The site itself is frustrating, but I do not agree this is a moderation issue.
The Moderators♦ are only doing the job we set out to do — upholding the story that created this site — but I've come to believe that the premise of this site is fundamentally flawed… or at least fatally obscure and misunderstood.
This site was created with a specific story in mind — a premise that there was a specific type of question that, if carefully worded and considered, should probably be allowed on a site hosting that subject… but they are largely rejected by their host communities (which I believe is overdone). So we gathered up all those questions and lumped them into a derivative site which isn't really based on a "subject of study", but rather a class of questions that aren't allowed on the site focused on the underlying subject.
I've talked about this issue in Should this site be called
"Hardware Search"?, but the community didn't find it to be the perfect solution to all of this site's ills… so the foundational problem remains.
But why can't we expand the story of Hardware Recs?
At it's core, a Stack Exchange-style Q&A isn't designed to handle every type of question.

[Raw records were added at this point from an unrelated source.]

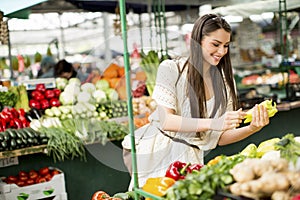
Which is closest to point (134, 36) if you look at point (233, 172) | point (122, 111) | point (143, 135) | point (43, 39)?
point (122, 111)

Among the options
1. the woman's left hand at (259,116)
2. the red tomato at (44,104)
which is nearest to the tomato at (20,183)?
the red tomato at (44,104)

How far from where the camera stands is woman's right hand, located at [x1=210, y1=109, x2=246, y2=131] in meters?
2.20

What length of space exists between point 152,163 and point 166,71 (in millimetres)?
675

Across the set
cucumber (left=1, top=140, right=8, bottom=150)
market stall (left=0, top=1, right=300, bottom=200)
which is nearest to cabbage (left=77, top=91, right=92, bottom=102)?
A: market stall (left=0, top=1, right=300, bottom=200)

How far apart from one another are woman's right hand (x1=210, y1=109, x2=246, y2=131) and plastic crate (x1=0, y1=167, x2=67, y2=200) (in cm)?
237

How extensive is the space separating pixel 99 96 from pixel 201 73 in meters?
2.85

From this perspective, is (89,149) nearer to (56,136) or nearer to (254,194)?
(56,136)

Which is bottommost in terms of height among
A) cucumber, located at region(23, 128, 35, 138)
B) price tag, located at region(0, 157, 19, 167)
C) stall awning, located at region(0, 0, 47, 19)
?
price tag, located at region(0, 157, 19, 167)

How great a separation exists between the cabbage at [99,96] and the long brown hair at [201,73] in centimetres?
277

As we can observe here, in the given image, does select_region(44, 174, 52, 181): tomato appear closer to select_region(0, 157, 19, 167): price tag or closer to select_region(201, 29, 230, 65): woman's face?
select_region(0, 157, 19, 167): price tag

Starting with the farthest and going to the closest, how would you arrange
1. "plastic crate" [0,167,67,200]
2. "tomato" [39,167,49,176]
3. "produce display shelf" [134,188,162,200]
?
"tomato" [39,167,49,176]
"plastic crate" [0,167,67,200]
"produce display shelf" [134,188,162,200]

Our format with no point-counterpoint discussion; no on-going debates; the best answer prevails makes some questions fundamentally inappropriate for this format. Questions that need good-faith arguments and on-going discussion aren't intrinsically bad questions; we would just be doing them a terrible disservice to host them this strict Q&A format — so we are unabashed in foregoing those types of questions entirely.
But there are a lot of "is there a tool?" solution-search questions that are a perfect fit for our format — that's what got this site created — but a lot of the questions you want to see remain simply run afoul of how Stack Exchange works. Here are a few categories of questions I see a lot on Hardware Recs:
- polling the community for favorite brand preferences
e.g. "<vague problem, list of products> Which one should I buy?" There is rarely enough information to conclude that the top answer is fundamentally any better than a random product search. That's not good Q&A.
- soliciting categorically broad product reviews
e.g. "What do you think of this product?" The "best" answer depends almost entirely on who happens to be reading the question. That's a problem. It may help that one user in the sense of randomly sending them on their way, but it isn't terribly authoritative to anyone who comes after (again, one of the core premises of creating a Stack Exchange site).
- "Getting started" questions that are simply too early for a site like this
e.g. "Dear users, Based on no data, problem statement, nor prior efforts on my part, just tell me what to do."
So if I were to ask "Should I buy a Canon EOS 5D or a Nikon D3200?" I think most would agree it's a poor question polling for brand preferences, what people have, or statements embodying generalized product reviews ("I like x, y, and z"). But if you look at your example again (Upgrading 3-year old AMD Athlon II P320), honestly what's the difference there?
These questions are fundamentally not a good fit for our format.